Andrew was caught in a dilemma. He saw that rowing was much more effort than casting the net, but casting the net was considered to be more valuable.

"I do not understand," he said.

"What I was trying to show you," answered Jesus, is that there is no objective way anyone can say how valuable any task really is. It depends not only on how much the potential worker regards it as giving up his energy and time, but on how much the person who hires him wants the work done--how much it benefits him to have it done, if you will. And one vintner, who already is rich, may simply find pleasure in having his vines harvested, while another might need the harvest in order to stay alive."

"I can see that, I suppose."

"And so a compromise is reached between the one who hires and the one who is hired. And once that compromise is reached, supposing no one is being harmed by it, the result is just."

"But this means that it can be just for people to be treated unequally."

"Precisely because there is no real meaning to 'being treated equally.' If the same task receives the same pay, then those who are weak or less competent--and must therefore work harder to accomplish the same result--are underpaid if the compensation is 'equal.'"

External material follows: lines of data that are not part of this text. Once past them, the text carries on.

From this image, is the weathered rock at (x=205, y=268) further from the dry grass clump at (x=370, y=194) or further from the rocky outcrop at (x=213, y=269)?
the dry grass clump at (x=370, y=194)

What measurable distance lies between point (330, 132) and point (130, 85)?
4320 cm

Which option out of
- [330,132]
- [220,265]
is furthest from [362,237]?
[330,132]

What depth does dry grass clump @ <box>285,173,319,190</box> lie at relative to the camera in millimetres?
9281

"I suppose I must admit that."

"And so what the point of the story was was that the feeling of being treated unjustly came from comparing oneself and what one was doing with others. Supposing the ideal situation, that each person was paid based on the effort that he expended and how many people--his wife and children--he had to feed with the fruits of his labor, we would find different salaries for each person, and sometimes the difference would be very great. It cannot be just, for instance, to give a person who must support twelve people the same amount as one would give a person who had no one else but himself to feed and who enjoyed doing the work in any case."

"What you say does, I suppose, make sense."

"And so there is no point to be comparing yourself with others. You are what you are, and who you are. You compare who you are with how you are treated, and if you find no harm done to yourself, how are you treated unjustly?"

"In other words, the people who worked all day should not resent those who worked only an hour for the same pay."

"Who are they to say that those who only worked one hour did less work? It seems so, superficially, but one cannot know, unless he is my Father."

"But it seems so obvious."

"And what I was saying--and you were agreeing to--is that the obvious way of looking at it is not really accurate. And so we should not resent it if someone else seems to be preferred to us. The Father is looking at each of us, and arranging things so that what happens to us is for the best. Why should we care if he arranges things differently for someone else? You yourself admitted that it mattered nothing to you if you were less brilliant than someone else, or less rich. It is the same thing."

"I think I can see what you are saying, but I also think that I will have to ponder it."

"The point is that you should put yourself in the Father's hands--where you really are--and let him control your life. That is part of the story. The other part, not to consider that you matter to yourself, is perhaps something we should defer for now."

"What does that mean? Not to matter to myself?"

"As I say, you have enough to ponder for now. But to hint at what I mean, just consider my own case. If I mattered to myself, would I have come to live among you and serve you, as I have been doing? Would I die for you? Why? There is no answer, if I matter to myself."

"Now I am completely bewildered."

"Think on it. Who is to say, as you concluded just before we met, that you are better than Thomas, or worse than Thomas? And what difference does it make, even if that question could be answered?"

And he left, with Andrew completely befuddled.